Inconsistency along the offensive line has been another reason for the Patriots struggles in the running game. New England has started eight different players on their offensive line since the opening game against the Raiders and only one lineman, rookie guard Logan Mankins, has started every game at his original position. Left tackle Matt Light and center Dan Koppen were both placed on injured reserve, causing the team to be without their two most complete players on the offensive line for the playoffs.

"It makes it difficult when we're in a position where we have to keep replacing good players on the offensive line," tight end Christian Fauria said. "Matt and Dan are great players but the guys behind them are well-prepared and guys we trust will go out each week and do their job well."

The Patriots have qualified for the playoffs by winning their division and that was certainly this team's first goal. However, for New England to reach their ultimate goal of winning a third consecutive Super Bowl title, they will have to run the ball with more consistency against tough competition in the postseason.

To read this entire story, check out the latest edition of Patriots Football Weekly on newsstands this Tuesday. To subscribe to Patriots Football Weekly, go to ***.*

Patriots send two to the Pro Bowl
The Patriots had two players selected to this year's Pro Bowl team and neither were a big surprise. Tom Brady will be making his third trip to Hawaii, while Richard Seymour is making his fourth straight appearance.

Brady leads the AFC in passing attempts (492) and passing yards (3,888).

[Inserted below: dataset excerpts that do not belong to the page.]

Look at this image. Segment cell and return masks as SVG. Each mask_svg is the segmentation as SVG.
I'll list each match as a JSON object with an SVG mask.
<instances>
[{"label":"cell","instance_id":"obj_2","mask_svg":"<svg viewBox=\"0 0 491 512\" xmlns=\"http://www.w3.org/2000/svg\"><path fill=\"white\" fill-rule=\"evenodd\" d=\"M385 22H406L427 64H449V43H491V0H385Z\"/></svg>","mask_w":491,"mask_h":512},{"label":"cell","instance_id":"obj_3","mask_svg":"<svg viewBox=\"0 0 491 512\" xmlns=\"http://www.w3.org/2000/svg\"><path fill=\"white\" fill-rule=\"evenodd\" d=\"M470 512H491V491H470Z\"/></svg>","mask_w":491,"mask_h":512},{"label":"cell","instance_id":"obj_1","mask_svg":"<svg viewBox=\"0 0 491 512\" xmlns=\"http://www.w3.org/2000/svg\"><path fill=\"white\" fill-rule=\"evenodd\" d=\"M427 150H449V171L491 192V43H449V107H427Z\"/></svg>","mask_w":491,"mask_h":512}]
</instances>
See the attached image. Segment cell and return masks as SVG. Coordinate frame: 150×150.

He is having his best season statistically but the Patriots quarterback wishes more of his teammates were going to Hawaii with him.

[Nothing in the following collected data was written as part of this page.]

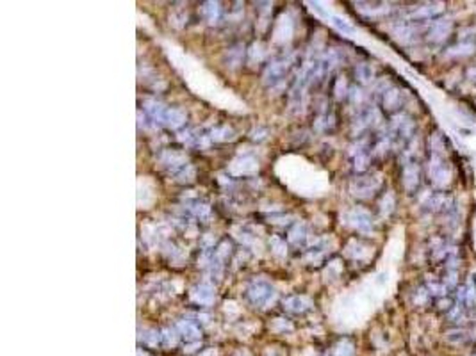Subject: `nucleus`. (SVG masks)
I'll use <instances>...</instances> for the list:
<instances>
[{
    "label": "nucleus",
    "mask_w": 476,
    "mask_h": 356,
    "mask_svg": "<svg viewBox=\"0 0 476 356\" xmlns=\"http://www.w3.org/2000/svg\"><path fill=\"white\" fill-rule=\"evenodd\" d=\"M248 297L257 307H268L269 303H273L275 299V291L269 283H266L263 279H255L248 287Z\"/></svg>",
    "instance_id": "f257e3e1"
},
{
    "label": "nucleus",
    "mask_w": 476,
    "mask_h": 356,
    "mask_svg": "<svg viewBox=\"0 0 476 356\" xmlns=\"http://www.w3.org/2000/svg\"><path fill=\"white\" fill-rule=\"evenodd\" d=\"M428 175L430 180L437 187H446L449 184V170L443 157H432L428 164Z\"/></svg>",
    "instance_id": "f03ea898"
},
{
    "label": "nucleus",
    "mask_w": 476,
    "mask_h": 356,
    "mask_svg": "<svg viewBox=\"0 0 476 356\" xmlns=\"http://www.w3.org/2000/svg\"><path fill=\"white\" fill-rule=\"evenodd\" d=\"M378 187H380V180L377 176H361V178H355L351 182V192L359 198L371 196Z\"/></svg>",
    "instance_id": "7ed1b4c3"
},
{
    "label": "nucleus",
    "mask_w": 476,
    "mask_h": 356,
    "mask_svg": "<svg viewBox=\"0 0 476 356\" xmlns=\"http://www.w3.org/2000/svg\"><path fill=\"white\" fill-rule=\"evenodd\" d=\"M453 31V22L449 18H439L435 22H432L430 29H428V39L433 43H441L448 38Z\"/></svg>",
    "instance_id": "20e7f679"
},
{
    "label": "nucleus",
    "mask_w": 476,
    "mask_h": 356,
    "mask_svg": "<svg viewBox=\"0 0 476 356\" xmlns=\"http://www.w3.org/2000/svg\"><path fill=\"white\" fill-rule=\"evenodd\" d=\"M346 217H348V223H350L353 228H357L359 232H364V233L371 232V228H373L371 214L367 212V210H364V208H353V210L348 212Z\"/></svg>",
    "instance_id": "39448f33"
},
{
    "label": "nucleus",
    "mask_w": 476,
    "mask_h": 356,
    "mask_svg": "<svg viewBox=\"0 0 476 356\" xmlns=\"http://www.w3.org/2000/svg\"><path fill=\"white\" fill-rule=\"evenodd\" d=\"M391 134H393V137H398L401 141H409L412 137V134H414V121L403 114L396 116L393 120Z\"/></svg>",
    "instance_id": "423d86ee"
},
{
    "label": "nucleus",
    "mask_w": 476,
    "mask_h": 356,
    "mask_svg": "<svg viewBox=\"0 0 476 356\" xmlns=\"http://www.w3.org/2000/svg\"><path fill=\"white\" fill-rule=\"evenodd\" d=\"M289 64H291V57L275 61L273 64L268 66V70L264 73V80H266V84H271V86H273V84L279 82L280 78L284 77V73H285V70L289 68Z\"/></svg>",
    "instance_id": "0eeeda50"
},
{
    "label": "nucleus",
    "mask_w": 476,
    "mask_h": 356,
    "mask_svg": "<svg viewBox=\"0 0 476 356\" xmlns=\"http://www.w3.org/2000/svg\"><path fill=\"white\" fill-rule=\"evenodd\" d=\"M443 9H444L443 2H430V4H423V6L416 7V9L410 13V18H414V20H430V18L441 15Z\"/></svg>",
    "instance_id": "6e6552de"
},
{
    "label": "nucleus",
    "mask_w": 476,
    "mask_h": 356,
    "mask_svg": "<svg viewBox=\"0 0 476 356\" xmlns=\"http://www.w3.org/2000/svg\"><path fill=\"white\" fill-rule=\"evenodd\" d=\"M419 184V168L416 162H407L403 168V187L407 191H414Z\"/></svg>",
    "instance_id": "1a4fd4ad"
},
{
    "label": "nucleus",
    "mask_w": 476,
    "mask_h": 356,
    "mask_svg": "<svg viewBox=\"0 0 476 356\" xmlns=\"http://www.w3.org/2000/svg\"><path fill=\"white\" fill-rule=\"evenodd\" d=\"M191 297H193V301L200 303V305H211L214 299L213 287H209L207 283L197 285V287L191 291Z\"/></svg>",
    "instance_id": "9d476101"
},
{
    "label": "nucleus",
    "mask_w": 476,
    "mask_h": 356,
    "mask_svg": "<svg viewBox=\"0 0 476 356\" xmlns=\"http://www.w3.org/2000/svg\"><path fill=\"white\" fill-rule=\"evenodd\" d=\"M186 121V112L182 109H177V107H171V109H166L164 114V125H168L170 128H179V126L184 125Z\"/></svg>",
    "instance_id": "9b49d317"
},
{
    "label": "nucleus",
    "mask_w": 476,
    "mask_h": 356,
    "mask_svg": "<svg viewBox=\"0 0 476 356\" xmlns=\"http://www.w3.org/2000/svg\"><path fill=\"white\" fill-rule=\"evenodd\" d=\"M459 307L475 308L476 307V287H462L459 291Z\"/></svg>",
    "instance_id": "f8f14e48"
},
{
    "label": "nucleus",
    "mask_w": 476,
    "mask_h": 356,
    "mask_svg": "<svg viewBox=\"0 0 476 356\" xmlns=\"http://www.w3.org/2000/svg\"><path fill=\"white\" fill-rule=\"evenodd\" d=\"M145 110H147V114L150 116L153 121H157V123H163V121H164L166 109L163 107V104H159L155 100H148V102H145Z\"/></svg>",
    "instance_id": "ddd939ff"
},
{
    "label": "nucleus",
    "mask_w": 476,
    "mask_h": 356,
    "mask_svg": "<svg viewBox=\"0 0 476 356\" xmlns=\"http://www.w3.org/2000/svg\"><path fill=\"white\" fill-rule=\"evenodd\" d=\"M284 307L287 308V310H291V312L300 313V312H305L307 308L311 307V303H309V299H305V297L291 296V297H287V299H284Z\"/></svg>",
    "instance_id": "4468645a"
},
{
    "label": "nucleus",
    "mask_w": 476,
    "mask_h": 356,
    "mask_svg": "<svg viewBox=\"0 0 476 356\" xmlns=\"http://www.w3.org/2000/svg\"><path fill=\"white\" fill-rule=\"evenodd\" d=\"M383 105H385V109H387V110H396V109H398V107L401 105L400 89H396V88L387 89L385 94H383Z\"/></svg>",
    "instance_id": "2eb2a0df"
},
{
    "label": "nucleus",
    "mask_w": 476,
    "mask_h": 356,
    "mask_svg": "<svg viewBox=\"0 0 476 356\" xmlns=\"http://www.w3.org/2000/svg\"><path fill=\"white\" fill-rule=\"evenodd\" d=\"M448 205H451V200L446 198L444 194H432L427 201V207L430 208V210H433V212H437V210H441V208H444V207L448 208Z\"/></svg>",
    "instance_id": "dca6fc26"
},
{
    "label": "nucleus",
    "mask_w": 476,
    "mask_h": 356,
    "mask_svg": "<svg viewBox=\"0 0 476 356\" xmlns=\"http://www.w3.org/2000/svg\"><path fill=\"white\" fill-rule=\"evenodd\" d=\"M330 23H332V25H334V27L337 29V31H339V32L346 34V36H353V34H355V29L351 27V25H350V23H348V22H346L345 18H341V16H335V15H332V16H330Z\"/></svg>",
    "instance_id": "f3484780"
},
{
    "label": "nucleus",
    "mask_w": 476,
    "mask_h": 356,
    "mask_svg": "<svg viewBox=\"0 0 476 356\" xmlns=\"http://www.w3.org/2000/svg\"><path fill=\"white\" fill-rule=\"evenodd\" d=\"M211 139L214 141H229V139H234V130L230 126H216L211 130Z\"/></svg>",
    "instance_id": "a211bd4d"
},
{
    "label": "nucleus",
    "mask_w": 476,
    "mask_h": 356,
    "mask_svg": "<svg viewBox=\"0 0 476 356\" xmlns=\"http://www.w3.org/2000/svg\"><path fill=\"white\" fill-rule=\"evenodd\" d=\"M355 75H357V78H359V80H361L362 84L371 82V78H373V70H371V66L366 64V62H362V64H359V66H357V70H355Z\"/></svg>",
    "instance_id": "6ab92c4d"
},
{
    "label": "nucleus",
    "mask_w": 476,
    "mask_h": 356,
    "mask_svg": "<svg viewBox=\"0 0 476 356\" xmlns=\"http://www.w3.org/2000/svg\"><path fill=\"white\" fill-rule=\"evenodd\" d=\"M430 152H432V157H441L444 154V142L439 134H433L430 137Z\"/></svg>",
    "instance_id": "aec40b11"
},
{
    "label": "nucleus",
    "mask_w": 476,
    "mask_h": 356,
    "mask_svg": "<svg viewBox=\"0 0 476 356\" xmlns=\"http://www.w3.org/2000/svg\"><path fill=\"white\" fill-rule=\"evenodd\" d=\"M446 253H448V246H446V242L441 241V239H433V241H432V257L437 260V258L446 257Z\"/></svg>",
    "instance_id": "412c9836"
},
{
    "label": "nucleus",
    "mask_w": 476,
    "mask_h": 356,
    "mask_svg": "<svg viewBox=\"0 0 476 356\" xmlns=\"http://www.w3.org/2000/svg\"><path fill=\"white\" fill-rule=\"evenodd\" d=\"M203 13L211 23H214L219 18V4L218 2H207L205 7H203Z\"/></svg>",
    "instance_id": "4be33fe9"
},
{
    "label": "nucleus",
    "mask_w": 476,
    "mask_h": 356,
    "mask_svg": "<svg viewBox=\"0 0 476 356\" xmlns=\"http://www.w3.org/2000/svg\"><path fill=\"white\" fill-rule=\"evenodd\" d=\"M303 239H305V225H303V223H296L295 228L289 232V241L298 244V242H301Z\"/></svg>",
    "instance_id": "5701e85b"
},
{
    "label": "nucleus",
    "mask_w": 476,
    "mask_h": 356,
    "mask_svg": "<svg viewBox=\"0 0 476 356\" xmlns=\"http://www.w3.org/2000/svg\"><path fill=\"white\" fill-rule=\"evenodd\" d=\"M187 207H189V210H191L197 217H202L203 219V217H207L209 216V207L202 201H193V203H189Z\"/></svg>",
    "instance_id": "b1692460"
},
{
    "label": "nucleus",
    "mask_w": 476,
    "mask_h": 356,
    "mask_svg": "<svg viewBox=\"0 0 476 356\" xmlns=\"http://www.w3.org/2000/svg\"><path fill=\"white\" fill-rule=\"evenodd\" d=\"M473 50H475V45L471 43H460L453 48H449L448 55H469L473 54Z\"/></svg>",
    "instance_id": "393cba45"
},
{
    "label": "nucleus",
    "mask_w": 476,
    "mask_h": 356,
    "mask_svg": "<svg viewBox=\"0 0 476 356\" xmlns=\"http://www.w3.org/2000/svg\"><path fill=\"white\" fill-rule=\"evenodd\" d=\"M428 292H430L432 296L441 297V296H446V294H448V287L444 283L441 285V283H435V281H433V283H428Z\"/></svg>",
    "instance_id": "a878e982"
},
{
    "label": "nucleus",
    "mask_w": 476,
    "mask_h": 356,
    "mask_svg": "<svg viewBox=\"0 0 476 356\" xmlns=\"http://www.w3.org/2000/svg\"><path fill=\"white\" fill-rule=\"evenodd\" d=\"M446 339H448L449 342H464V340L467 339V331H465V329H455V331H449V333L446 335Z\"/></svg>",
    "instance_id": "bb28decb"
},
{
    "label": "nucleus",
    "mask_w": 476,
    "mask_h": 356,
    "mask_svg": "<svg viewBox=\"0 0 476 356\" xmlns=\"http://www.w3.org/2000/svg\"><path fill=\"white\" fill-rule=\"evenodd\" d=\"M396 36H398V39H401V41H409V39L414 36V29L409 27V25L400 27L398 31H396Z\"/></svg>",
    "instance_id": "cd10ccee"
},
{
    "label": "nucleus",
    "mask_w": 476,
    "mask_h": 356,
    "mask_svg": "<svg viewBox=\"0 0 476 356\" xmlns=\"http://www.w3.org/2000/svg\"><path fill=\"white\" fill-rule=\"evenodd\" d=\"M181 329L184 331V335H187L189 339H197L198 337V329L195 324L191 323H181Z\"/></svg>",
    "instance_id": "c85d7f7f"
},
{
    "label": "nucleus",
    "mask_w": 476,
    "mask_h": 356,
    "mask_svg": "<svg viewBox=\"0 0 476 356\" xmlns=\"http://www.w3.org/2000/svg\"><path fill=\"white\" fill-rule=\"evenodd\" d=\"M241 54H243V52L239 48L229 50V57H232V59L229 61L230 66H237V64H239V61H241Z\"/></svg>",
    "instance_id": "c756f323"
},
{
    "label": "nucleus",
    "mask_w": 476,
    "mask_h": 356,
    "mask_svg": "<svg viewBox=\"0 0 476 356\" xmlns=\"http://www.w3.org/2000/svg\"><path fill=\"white\" fill-rule=\"evenodd\" d=\"M393 205H394L393 194H387V196L383 198V201H382V212L383 214H389L391 210H393Z\"/></svg>",
    "instance_id": "7c9ffc66"
},
{
    "label": "nucleus",
    "mask_w": 476,
    "mask_h": 356,
    "mask_svg": "<svg viewBox=\"0 0 476 356\" xmlns=\"http://www.w3.org/2000/svg\"><path fill=\"white\" fill-rule=\"evenodd\" d=\"M271 244H273L275 253H277V255H284V253H285V244L280 241L279 237H273V239H271Z\"/></svg>",
    "instance_id": "2f4dec72"
},
{
    "label": "nucleus",
    "mask_w": 476,
    "mask_h": 356,
    "mask_svg": "<svg viewBox=\"0 0 476 356\" xmlns=\"http://www.w3.org/2000/svg\"><path fill=\"white\" fill-rule=\"evenodd\" d=\"M428 297H430V292H427L425 289H419L416 294V303L417 305H425L428 301Z\"/></svg>",
    "instance_id": "473e14b6"
},
{
    "label": "nucleus",
    "mask_w": 476,
    "mask_h": 356,
    "mask_svg": "<svg viewBox=\"0 0 476 356\" xmlns=\"http://www.w3.org/2000/svg\"><path fill=\"white\" fill-rule=\"evenodd\" d=\"M467 77H469L471 80H475V82H476V68H471V70L467 71Z\"/></svg>",
    "instance_id": "72a5a7b5"
},
{
    "label": "nucleus",
    "mask_w": 476,
    "mask_h": 356,
    "mask_svg": "<svg viewBox=\"0 0 476 356\" xmlns=\"http://www.w3.org/2000/svg\"><path fill=\"white\" fill-rule=\"evenodd\" d=\"M475 356H476V355H475Z\"/></svg>",
    "instance_id": "f704fd0d"
}]
</instances>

"I'm glad that I'm representing the New England Patriots but I certainly wish more of my teammates were able to join me," Brady said after being informed he made the Pro Bowl. "But I accept it and I'm grateful and look forward to the experience."

Seymour missed four games this season but the Patriots defense has been dominant since his return and that fact wasn't lost on the players and coaches who voted him in.

"After being selected four times in a row, I just count my blessings," Seymour said. "It's just awesome to be recognized by your peers and by other coaches in the league for what you do on the football field."

Like Brady, Seymour took time to praise his teammates.

"A lot of credit needs to go to the guys around me," he said. "Vince Wilfork and Ty Warren are both having great years. As a total unit, it's an honor."

Three players who were thought to have a chance to make it – Patrick Pass, Josh Miller and Larry Izzo – were not selected. The Chargers Lorenzo Neal beat out Pass, who finished first in the fan voting but didn't get enough votes from the players and coaches to get in. Izzo also lost out to a Charger when he was left off the team in favor of Hanik Milligan.

The closest race was probably between punters Miller and the Bills Brian Moorman. The two are having virtually identical seasons but in the end, Moorman got the nod over Miller. It's hard to argue with the selection of Moorman. Both players are having Pro Bowl years but unfortunately, only one punter makes the Pro Bowl squad for the AFC.

The Patriot players who didn't make the Pro Bowl are still eligible to be named as alternates.

The Patriots confirmed on Thursday that the team is placing offensive tackle Matt Light on injured reserve, officially ending his 2005 season. Light joins center Dan Koppen as the second starting Patriots offensive linemen to be placed on IR this year…The Patriots are only giving an average of 11.5 points in their last six games…The Patriots and Jets will square off in the last Monday Night Football game to be broadcasted on ABC. ESPN will take over the long running series in 2006.